WHAT THE TASK REQUIRES:
Repeat, please, exactly the lines from the one that has "Mario Kempes (right) scores the third goal" through the end of the records below, with pictures dropped.
[[ TASK DATA, beginning ]]
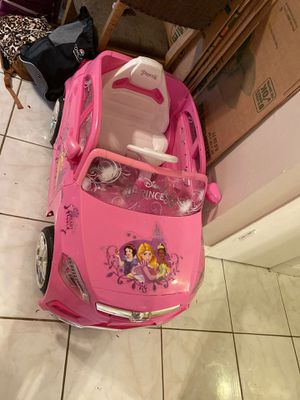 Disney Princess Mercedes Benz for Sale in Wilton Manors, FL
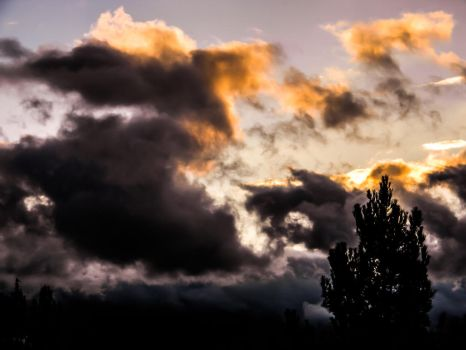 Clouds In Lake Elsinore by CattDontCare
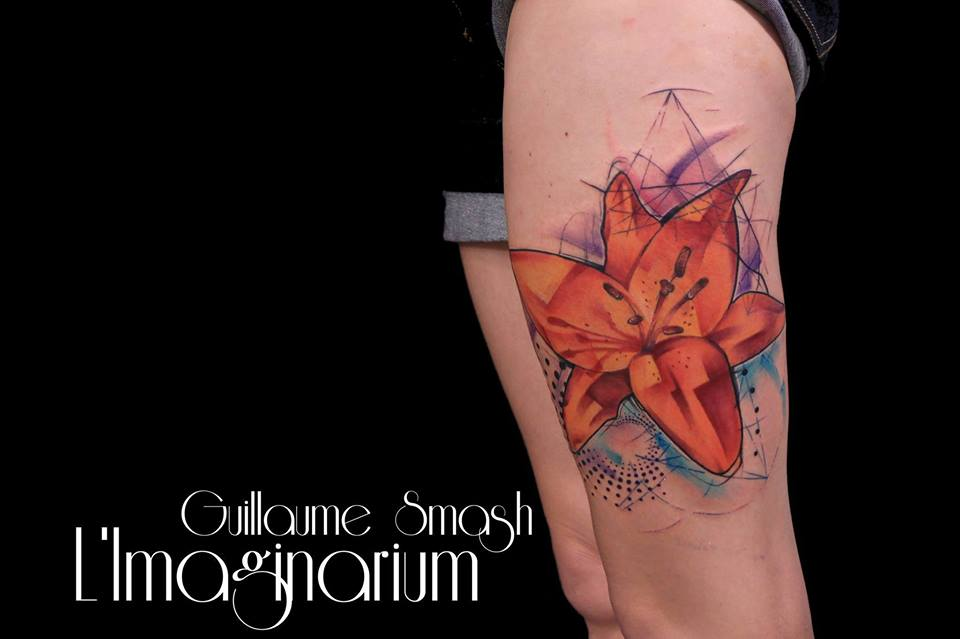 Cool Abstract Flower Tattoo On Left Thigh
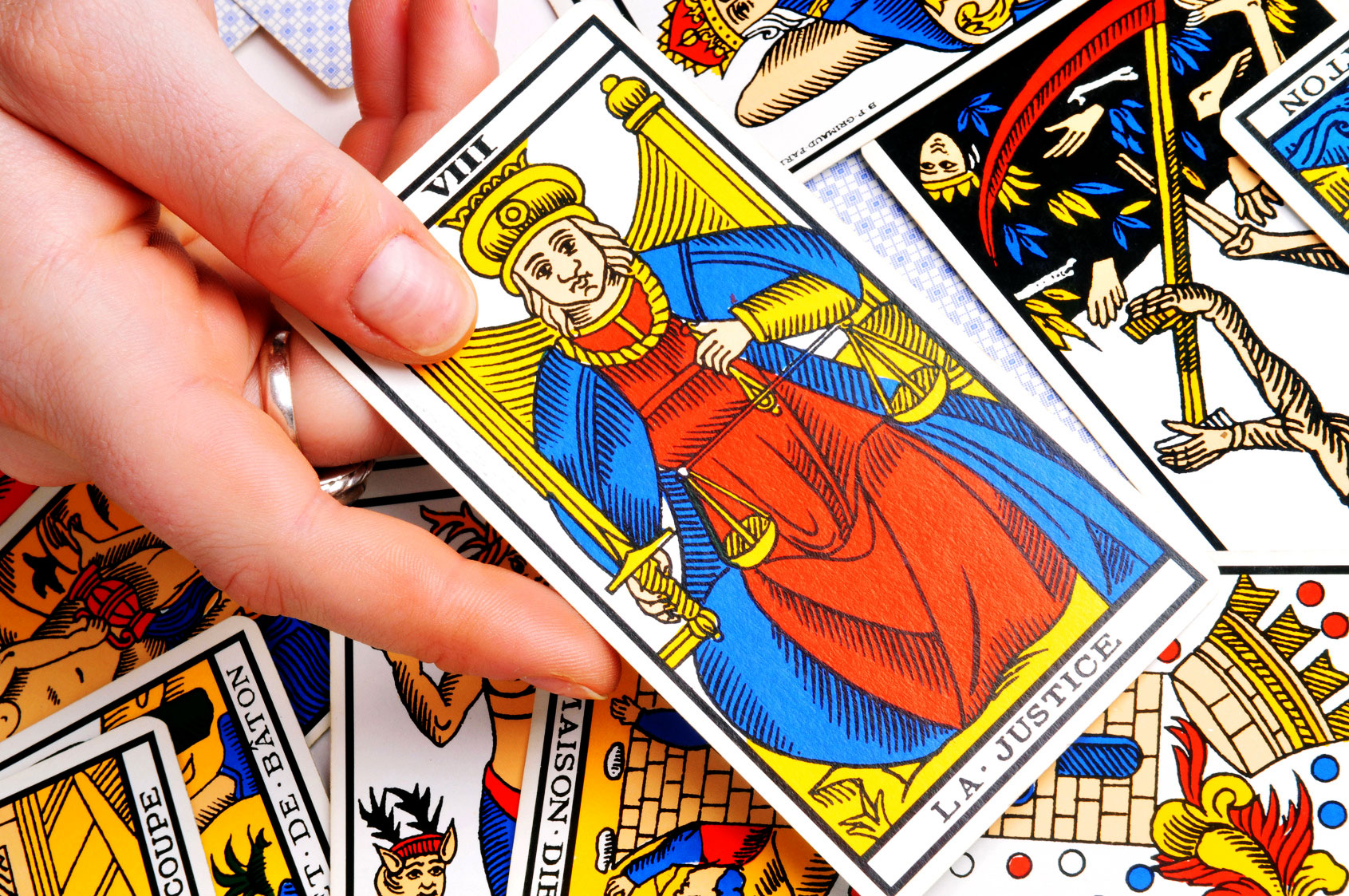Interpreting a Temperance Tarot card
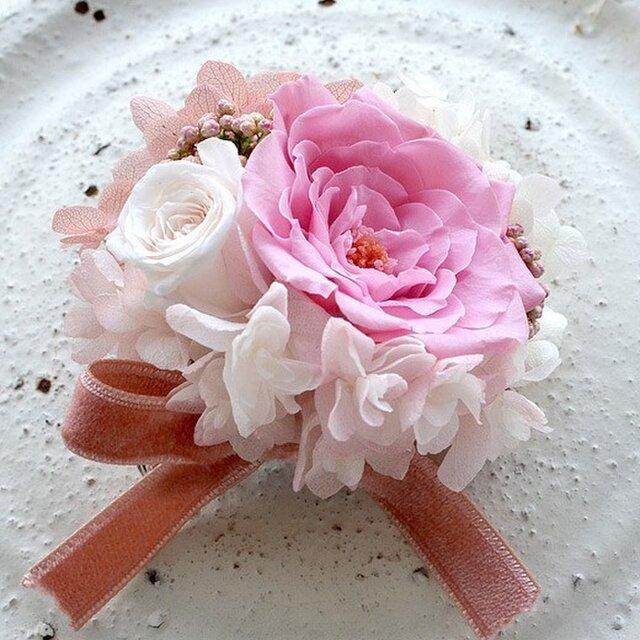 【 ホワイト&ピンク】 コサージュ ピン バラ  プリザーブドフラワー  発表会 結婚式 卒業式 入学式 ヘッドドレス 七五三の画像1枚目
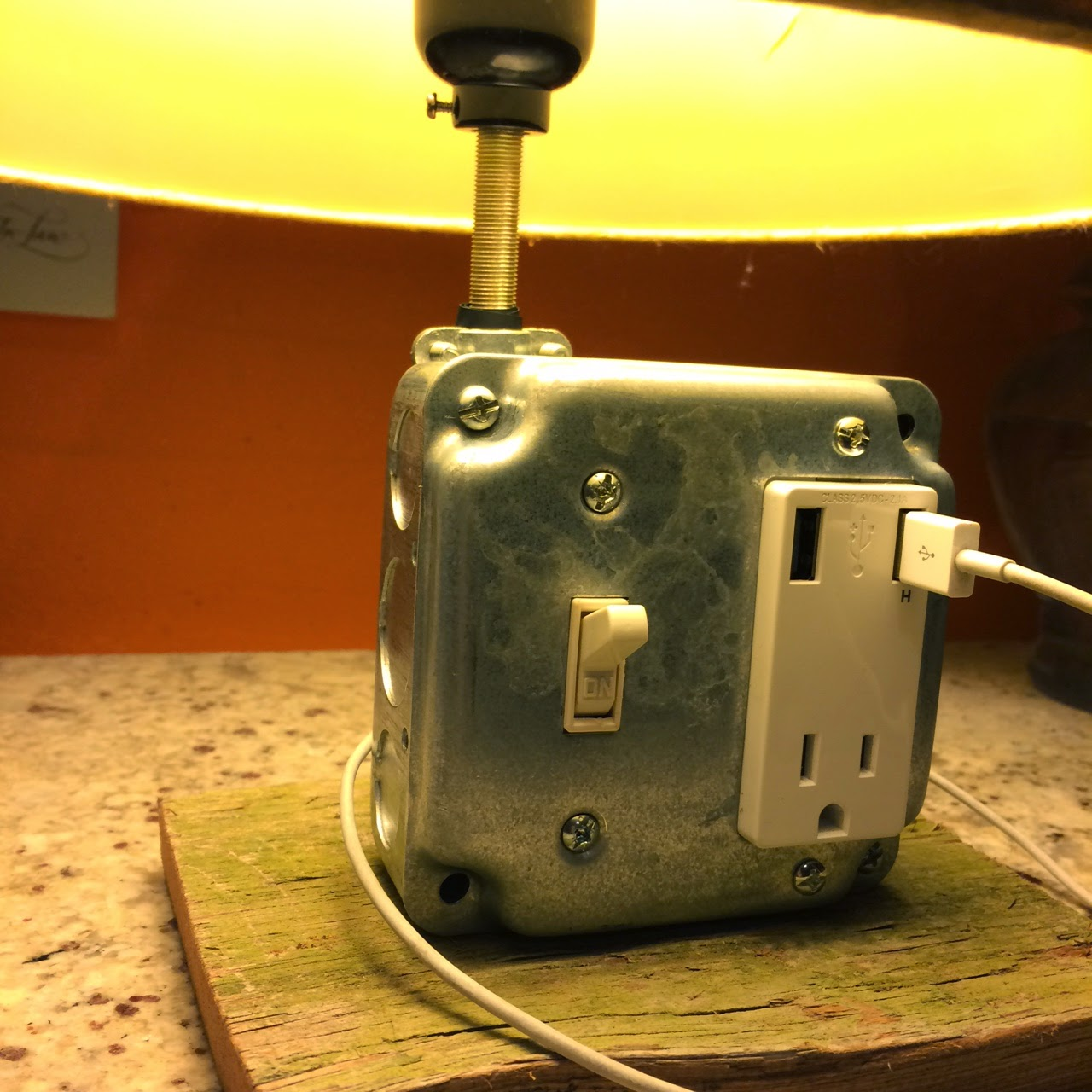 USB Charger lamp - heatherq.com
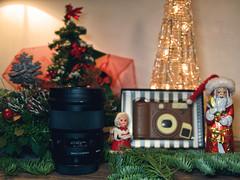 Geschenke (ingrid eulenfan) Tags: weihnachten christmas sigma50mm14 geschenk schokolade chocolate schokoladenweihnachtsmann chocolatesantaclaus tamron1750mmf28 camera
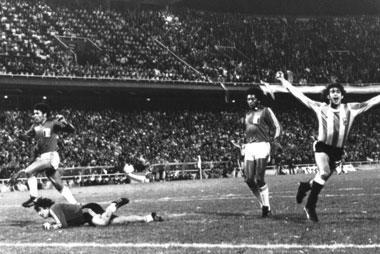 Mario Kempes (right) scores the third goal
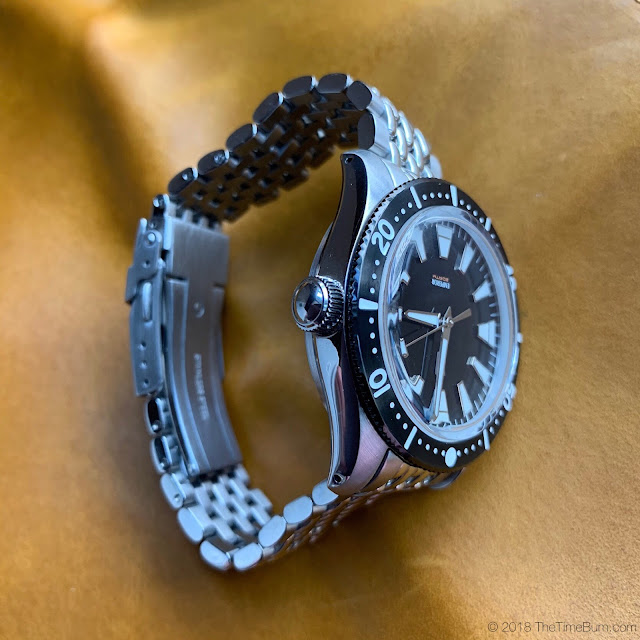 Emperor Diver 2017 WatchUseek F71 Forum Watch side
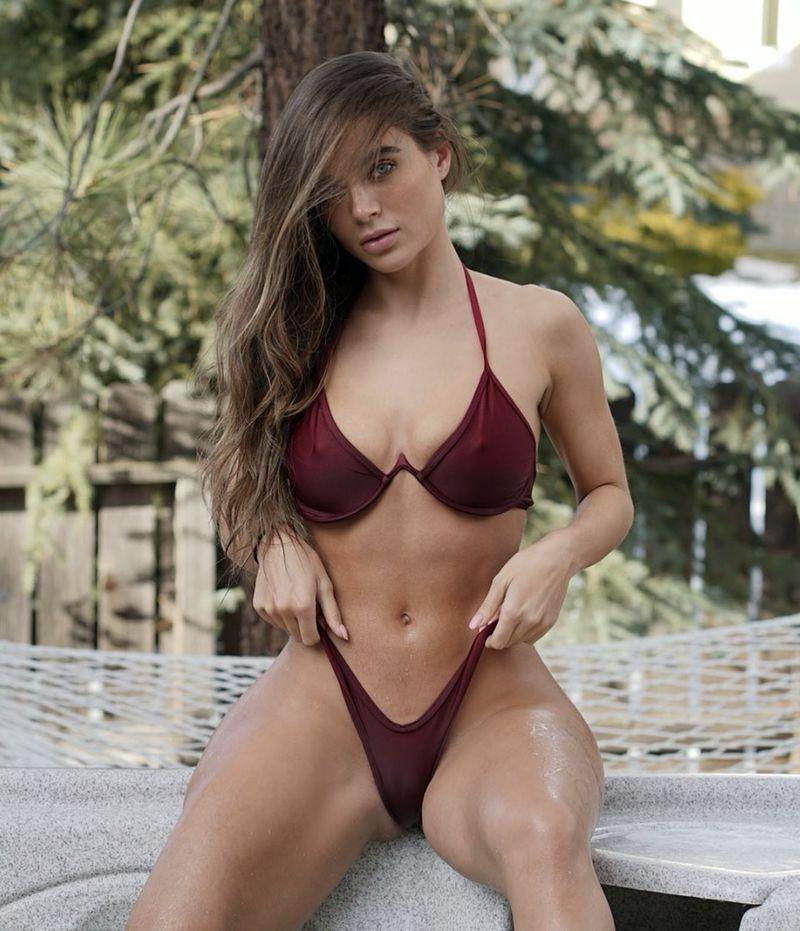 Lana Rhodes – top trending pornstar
[[ TASK DATA, end ]]
EXERCISE OUTPUT:
 Mario Kempes (right) scores the third goal
 Emperor Diver 2017 WatchUseek F71 Forum Watch side
 Lana Rhodes – top trending pornstar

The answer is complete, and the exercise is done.